# ASSIGNED TASK:
Can you reproduce the entire passage about how the novel The Blind came about, word for word?
==== PAGE EXCERPT
Brady draws on her own experiences as a New York City psychotherapist in her first novel, The Blind (Park Row, Sept.).

When the effects of the 2008 financial collapse trickled into the mental health world, mental health services lost funding all around New York City. People seeking counseling and assistance were often turned away due to overcrowding, shuffled around from one agency to another, or fell out of treatment altogether. The mental health agency I was working at in Brooklyn was suddenly flooded with new clients, and it became an exceptionally chaotic environment.

My friend asked me how I was dealing with the chaos going on at work, and I told him, “You have to be crazy to work here.” From that statement alone, a story line developed in my head, and The Blind was born.

The characters, locations, and relationships I wrote about in the book are informed by my years of working in various mental health facilities around New York City—I started at a private hospital’s psychiatric ward, and worked my way around publicly funded inpatient programs, private practices, research facilities, and day treatment programs. Typhlos, the hospital in the book, is a combination of a few of them, with a dash of creative license.
========
==== PROVIDED DATA
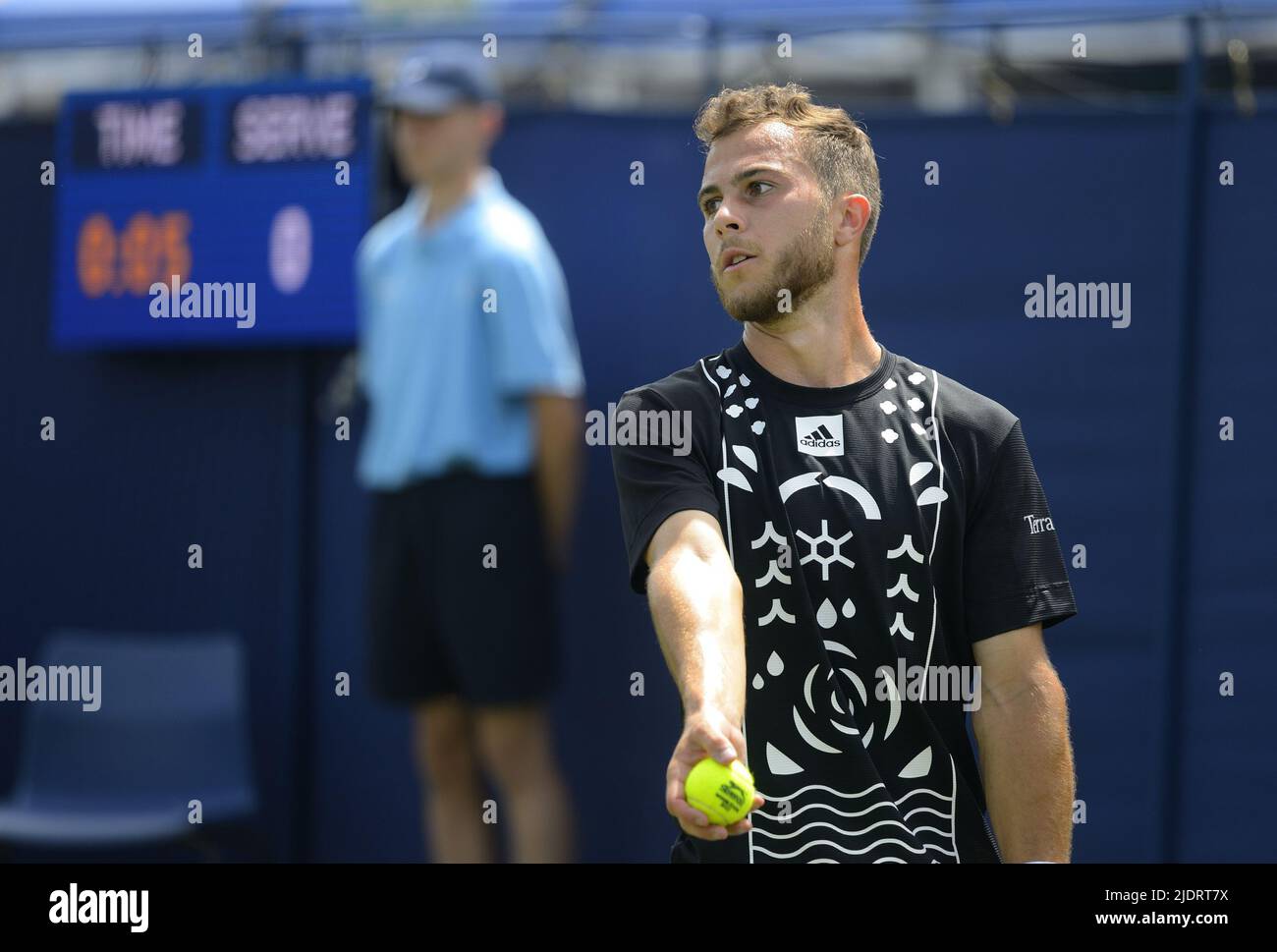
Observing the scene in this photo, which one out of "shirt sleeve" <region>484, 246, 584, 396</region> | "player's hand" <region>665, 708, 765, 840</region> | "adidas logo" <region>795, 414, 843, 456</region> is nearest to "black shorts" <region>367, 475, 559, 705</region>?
"shirt sleeve" <region>484, 246, 584, 396</region>

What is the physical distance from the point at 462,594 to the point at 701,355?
72 centimetres

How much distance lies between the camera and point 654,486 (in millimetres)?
1983

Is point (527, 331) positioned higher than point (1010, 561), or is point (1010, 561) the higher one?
point (527, 331)

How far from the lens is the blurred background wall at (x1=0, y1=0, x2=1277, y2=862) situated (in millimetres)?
2875

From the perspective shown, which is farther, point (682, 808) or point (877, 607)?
point (877, 607)

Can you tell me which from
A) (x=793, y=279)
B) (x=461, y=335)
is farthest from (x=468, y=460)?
(x=793, y=279)

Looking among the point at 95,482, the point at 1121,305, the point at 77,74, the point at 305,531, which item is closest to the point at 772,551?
the point at 1121,305

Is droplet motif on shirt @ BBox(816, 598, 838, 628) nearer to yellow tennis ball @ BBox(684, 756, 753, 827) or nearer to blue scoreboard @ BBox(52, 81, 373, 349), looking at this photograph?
yellow tennis ball @ BBox(684, 756, 753, 827)

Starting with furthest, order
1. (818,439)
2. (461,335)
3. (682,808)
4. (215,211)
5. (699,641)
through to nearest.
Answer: (215,211), (461,335), (818,439), (699,641), (682,808)

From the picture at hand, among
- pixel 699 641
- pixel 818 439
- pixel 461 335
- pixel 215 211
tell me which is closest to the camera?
pixel 699 641

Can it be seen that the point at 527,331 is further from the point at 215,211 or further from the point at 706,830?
the point at 706,830

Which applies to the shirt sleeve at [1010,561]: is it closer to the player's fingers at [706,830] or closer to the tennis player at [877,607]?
the tennis player at [877,607]

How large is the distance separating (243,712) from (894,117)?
1.93 m
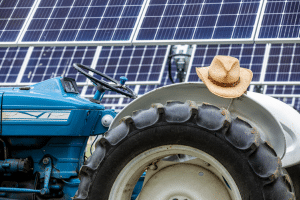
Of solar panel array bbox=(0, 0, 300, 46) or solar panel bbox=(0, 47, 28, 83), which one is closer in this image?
solar panel array bbox=(0, 0, 300, 46)

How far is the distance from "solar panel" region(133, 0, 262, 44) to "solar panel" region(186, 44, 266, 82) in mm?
2477

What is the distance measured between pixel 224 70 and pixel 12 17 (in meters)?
7.05

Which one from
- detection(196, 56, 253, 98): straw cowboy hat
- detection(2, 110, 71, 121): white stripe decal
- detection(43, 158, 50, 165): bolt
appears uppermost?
detection(196, 56, 253, 98): straw cowboy hat

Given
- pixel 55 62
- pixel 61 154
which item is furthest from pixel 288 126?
pixel 55 62

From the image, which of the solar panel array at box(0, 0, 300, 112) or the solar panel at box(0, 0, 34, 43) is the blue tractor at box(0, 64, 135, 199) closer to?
the solar panel array at box(0, 0, 300, 112)

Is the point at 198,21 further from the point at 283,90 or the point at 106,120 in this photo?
the point at 283,90

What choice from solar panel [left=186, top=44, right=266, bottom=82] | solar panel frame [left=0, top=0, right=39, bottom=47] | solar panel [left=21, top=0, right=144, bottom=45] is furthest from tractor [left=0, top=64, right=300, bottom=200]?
solar panel [left=186, top=44, right=266, bottom=82]

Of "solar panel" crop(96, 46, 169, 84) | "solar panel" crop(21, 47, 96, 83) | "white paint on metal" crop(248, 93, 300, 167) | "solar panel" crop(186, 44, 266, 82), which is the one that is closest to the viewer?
"white paint on metal" crop(248, 93, 300, 167)

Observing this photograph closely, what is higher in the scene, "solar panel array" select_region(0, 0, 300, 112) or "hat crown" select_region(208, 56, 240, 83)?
"solar panel array" select_region(0, 0, 300, 112)

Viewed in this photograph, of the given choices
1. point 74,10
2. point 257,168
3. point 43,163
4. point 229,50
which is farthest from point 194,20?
point 257,168

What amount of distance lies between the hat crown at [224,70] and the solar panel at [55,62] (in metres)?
7.88

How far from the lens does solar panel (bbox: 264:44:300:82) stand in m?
9.95

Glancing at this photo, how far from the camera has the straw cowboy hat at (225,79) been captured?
2.13 m

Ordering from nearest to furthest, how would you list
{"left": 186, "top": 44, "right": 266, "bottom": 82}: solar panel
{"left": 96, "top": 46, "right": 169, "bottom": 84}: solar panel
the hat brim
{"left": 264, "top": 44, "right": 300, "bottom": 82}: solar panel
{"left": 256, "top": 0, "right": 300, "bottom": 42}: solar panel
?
the hat brim, {"left": 256, "top": 0, "right": 300, "bottom": 42}: solar panel, {"left": 264, "top": 44, "right": 300, "bottom": 82}: solar panel, {"left": 96, "top": 46, "right": 169, "bottom": 84}: solar panel, {"left": 186, "top": 44, "right": 266, "bottom": 82}: solar panel
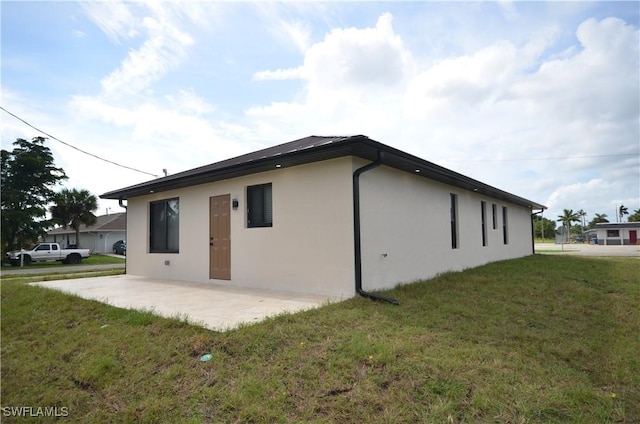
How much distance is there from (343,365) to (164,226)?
7965 millimetres

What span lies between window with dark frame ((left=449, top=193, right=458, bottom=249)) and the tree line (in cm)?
2188

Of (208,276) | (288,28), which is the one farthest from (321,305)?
(288,28)

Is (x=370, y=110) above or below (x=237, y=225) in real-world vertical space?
above

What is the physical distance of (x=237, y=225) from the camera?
7.48 m

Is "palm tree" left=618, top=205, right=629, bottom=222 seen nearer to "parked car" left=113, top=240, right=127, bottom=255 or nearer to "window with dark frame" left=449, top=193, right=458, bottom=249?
"window with dark frame" left=449, top=193, right=458, bottom=249

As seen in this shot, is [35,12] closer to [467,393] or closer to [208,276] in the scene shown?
[208,276]

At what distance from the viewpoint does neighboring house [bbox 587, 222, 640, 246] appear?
38281 millimetres

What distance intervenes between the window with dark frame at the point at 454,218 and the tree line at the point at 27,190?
862 inches

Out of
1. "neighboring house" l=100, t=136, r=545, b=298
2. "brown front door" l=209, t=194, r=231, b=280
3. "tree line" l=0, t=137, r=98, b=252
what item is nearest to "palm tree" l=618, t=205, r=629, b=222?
"neighboring house" l=100, t=136, r=545, b=298

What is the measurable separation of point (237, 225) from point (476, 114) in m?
9.69

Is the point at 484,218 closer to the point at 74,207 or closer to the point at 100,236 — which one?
the point at 74,207

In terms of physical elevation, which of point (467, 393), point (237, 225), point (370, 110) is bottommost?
point (467, 393)

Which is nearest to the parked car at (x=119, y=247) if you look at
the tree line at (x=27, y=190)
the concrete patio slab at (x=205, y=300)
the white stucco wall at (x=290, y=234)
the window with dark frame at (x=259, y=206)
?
the tree line at (x=27, y=190)

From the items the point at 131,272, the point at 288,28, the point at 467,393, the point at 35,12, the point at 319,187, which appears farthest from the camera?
the point at 131,272
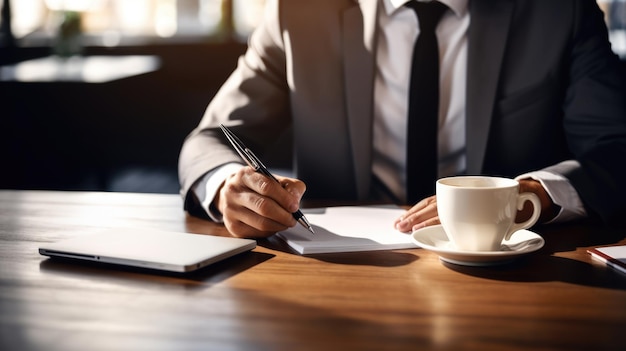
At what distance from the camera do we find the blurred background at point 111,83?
4.01 m

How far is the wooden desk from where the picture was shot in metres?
0.73

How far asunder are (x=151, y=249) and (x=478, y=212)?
467mm

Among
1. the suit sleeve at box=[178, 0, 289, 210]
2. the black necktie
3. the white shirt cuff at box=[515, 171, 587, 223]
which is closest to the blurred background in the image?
the suit sleeve at box=[178, 0, 289, 210]

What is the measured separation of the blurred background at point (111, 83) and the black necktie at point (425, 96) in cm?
236

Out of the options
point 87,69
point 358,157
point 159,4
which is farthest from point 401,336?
point 159,4

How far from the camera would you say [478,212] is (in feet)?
3.30

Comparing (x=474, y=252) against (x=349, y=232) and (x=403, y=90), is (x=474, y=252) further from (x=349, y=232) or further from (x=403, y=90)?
(x=403, y=90)

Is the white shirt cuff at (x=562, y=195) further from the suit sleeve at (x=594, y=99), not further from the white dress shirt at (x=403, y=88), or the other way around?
the white dress shirt at (x=403, y=88)

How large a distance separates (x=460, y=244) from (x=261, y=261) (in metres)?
0.29

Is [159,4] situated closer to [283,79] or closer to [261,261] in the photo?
[283,79]

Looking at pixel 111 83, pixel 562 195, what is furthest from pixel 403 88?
pixel 111 83

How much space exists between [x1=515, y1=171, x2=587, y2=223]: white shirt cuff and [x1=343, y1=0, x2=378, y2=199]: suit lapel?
1.80ft

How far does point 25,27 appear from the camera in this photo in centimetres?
650

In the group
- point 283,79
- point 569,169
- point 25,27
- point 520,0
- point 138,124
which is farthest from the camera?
point 25,27
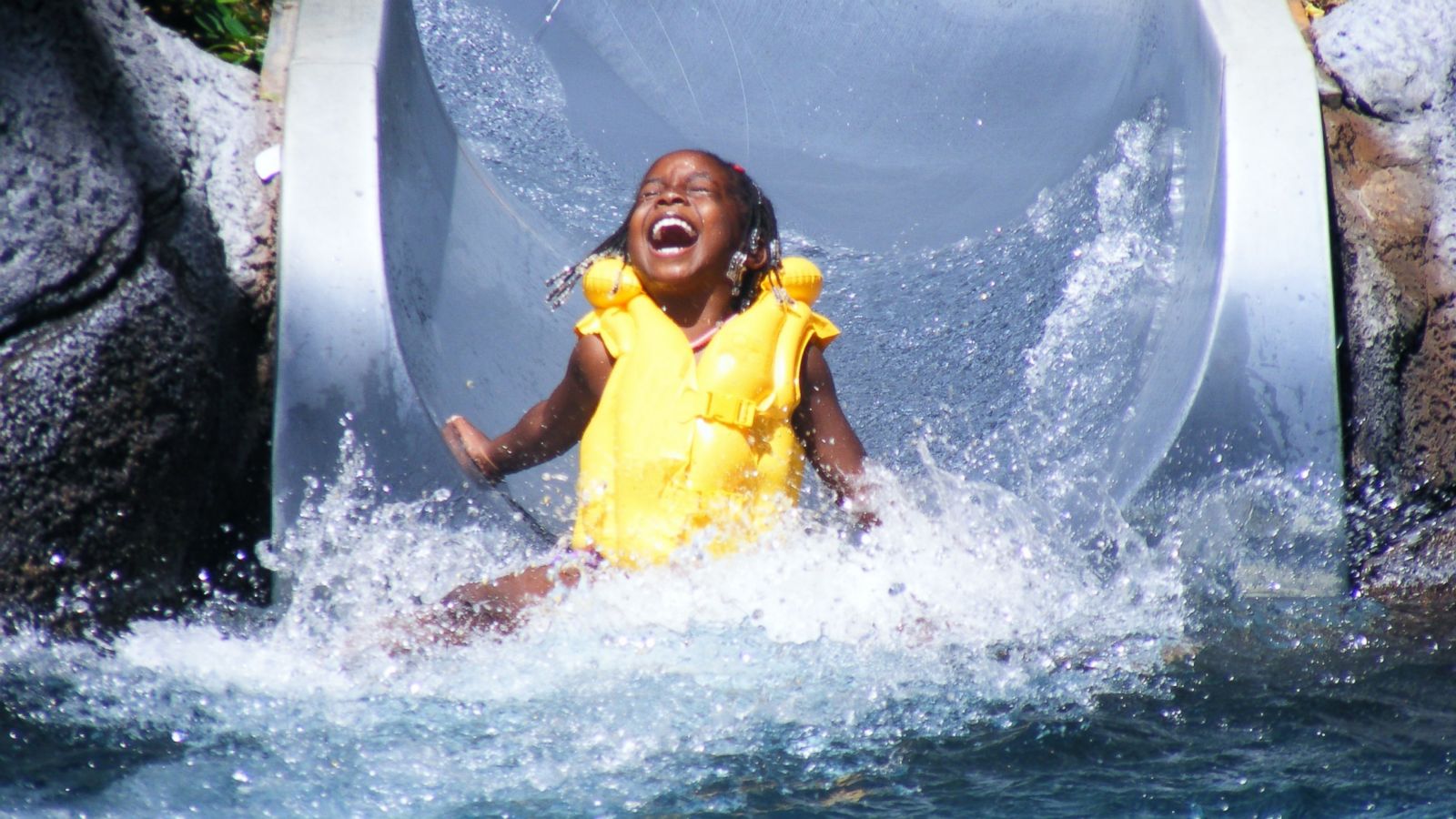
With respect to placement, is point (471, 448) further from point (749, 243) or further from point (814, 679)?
point (814, 679)

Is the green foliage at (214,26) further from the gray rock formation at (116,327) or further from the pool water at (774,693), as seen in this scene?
the pool water at (774,693)

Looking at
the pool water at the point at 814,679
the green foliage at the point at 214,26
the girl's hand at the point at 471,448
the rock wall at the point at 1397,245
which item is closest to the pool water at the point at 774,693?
the pool water at the point at 814,679

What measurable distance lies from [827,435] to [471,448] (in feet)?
2.36

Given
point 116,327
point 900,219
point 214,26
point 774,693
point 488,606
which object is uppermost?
point 214,26

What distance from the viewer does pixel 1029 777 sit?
1.92m

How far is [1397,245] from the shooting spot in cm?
296

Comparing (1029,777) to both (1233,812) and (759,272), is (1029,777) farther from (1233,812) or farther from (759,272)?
(759,272)

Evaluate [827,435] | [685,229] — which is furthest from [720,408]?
[685,229]

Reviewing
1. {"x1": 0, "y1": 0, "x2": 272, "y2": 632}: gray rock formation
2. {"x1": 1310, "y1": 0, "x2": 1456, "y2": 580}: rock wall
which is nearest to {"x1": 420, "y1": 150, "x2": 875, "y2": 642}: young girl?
{"x1": 0, "y1": 0, "x2": 272, "y2": 632}: gray rock formation

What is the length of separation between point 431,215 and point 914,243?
153 cm

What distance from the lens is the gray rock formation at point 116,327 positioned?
7.74 ft

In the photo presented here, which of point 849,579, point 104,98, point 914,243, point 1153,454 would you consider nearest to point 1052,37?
point 914,243

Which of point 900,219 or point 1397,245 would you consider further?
point 900,219

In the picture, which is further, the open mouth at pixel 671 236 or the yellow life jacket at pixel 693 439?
the open mouth at pixel 671 236
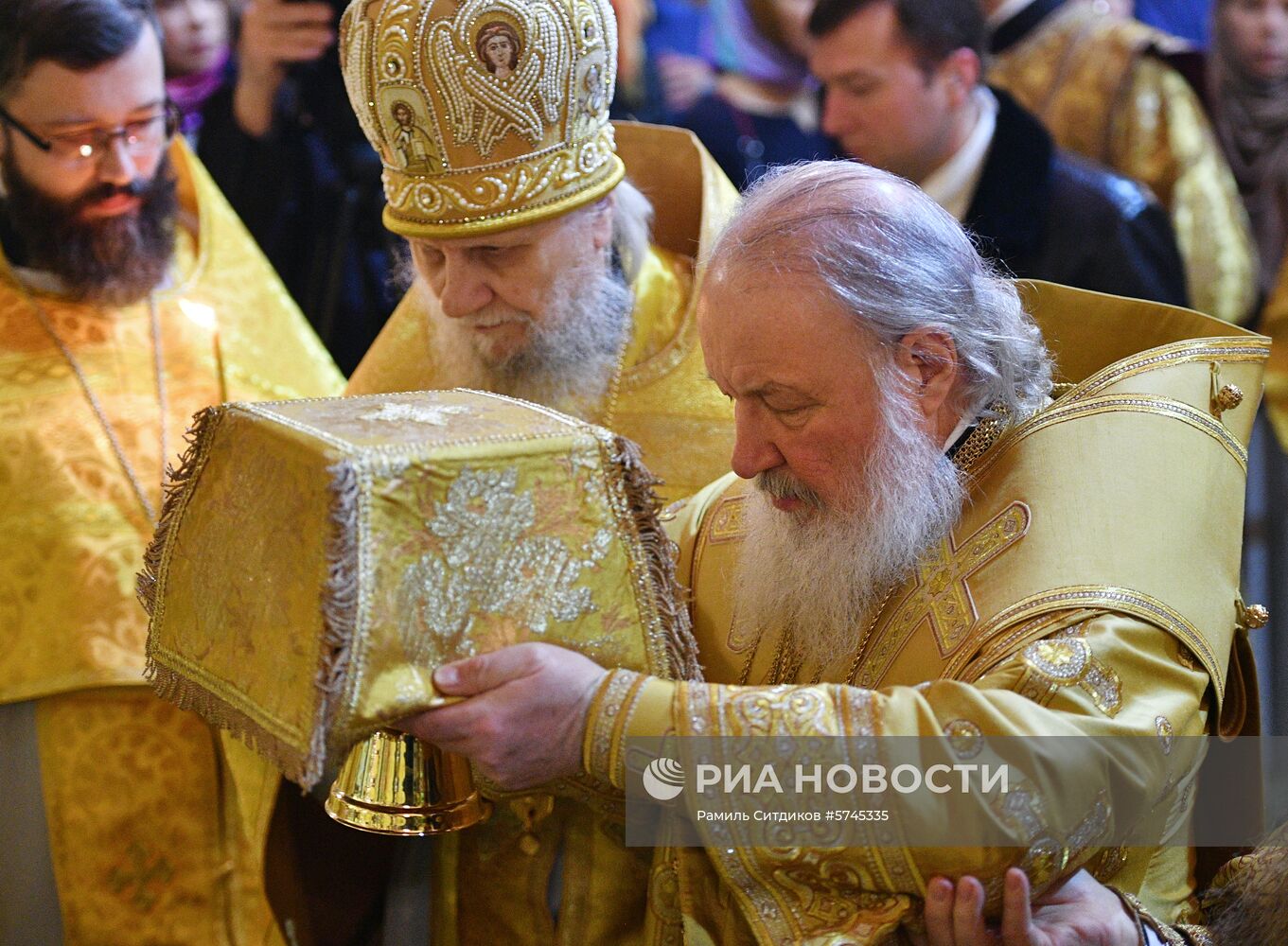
========
# EXERCISE RESULT:
Brady draws on her own experiences as a New York City psychotherapist in her first novel, The Blind (Park Row, Sept.).

When the effects of the 2008 financial collapse trickled into the mental health world, mental health services lost funding all around New York City. People seeking counseling and assistance were often turned away due to overcrowding, shuffled around from one agency to another, or fell out of treatment altogether. The mental health agency I was working at in Brooklyn was suddenly flooded with new clients, and it became an exceptionally chaotic environment.

My friend asked me how I was dealing with the chaos going on at work, and I told him, “You have to be crazy to work here.” From that statement alone, a story line developed in my head, and The Blind was born.

The characters, locations, and relationships I wrote about in the book are informed by my years of working in various mental health facilities around New York City—I started at a private hospital’s psychiatric ward, and worked my way around publicly funded inpatient programs, private practices, research facilities, and day treatment programs. Typhlos, the hospital in the book, is a combination of a few of them, with a dash of creative license.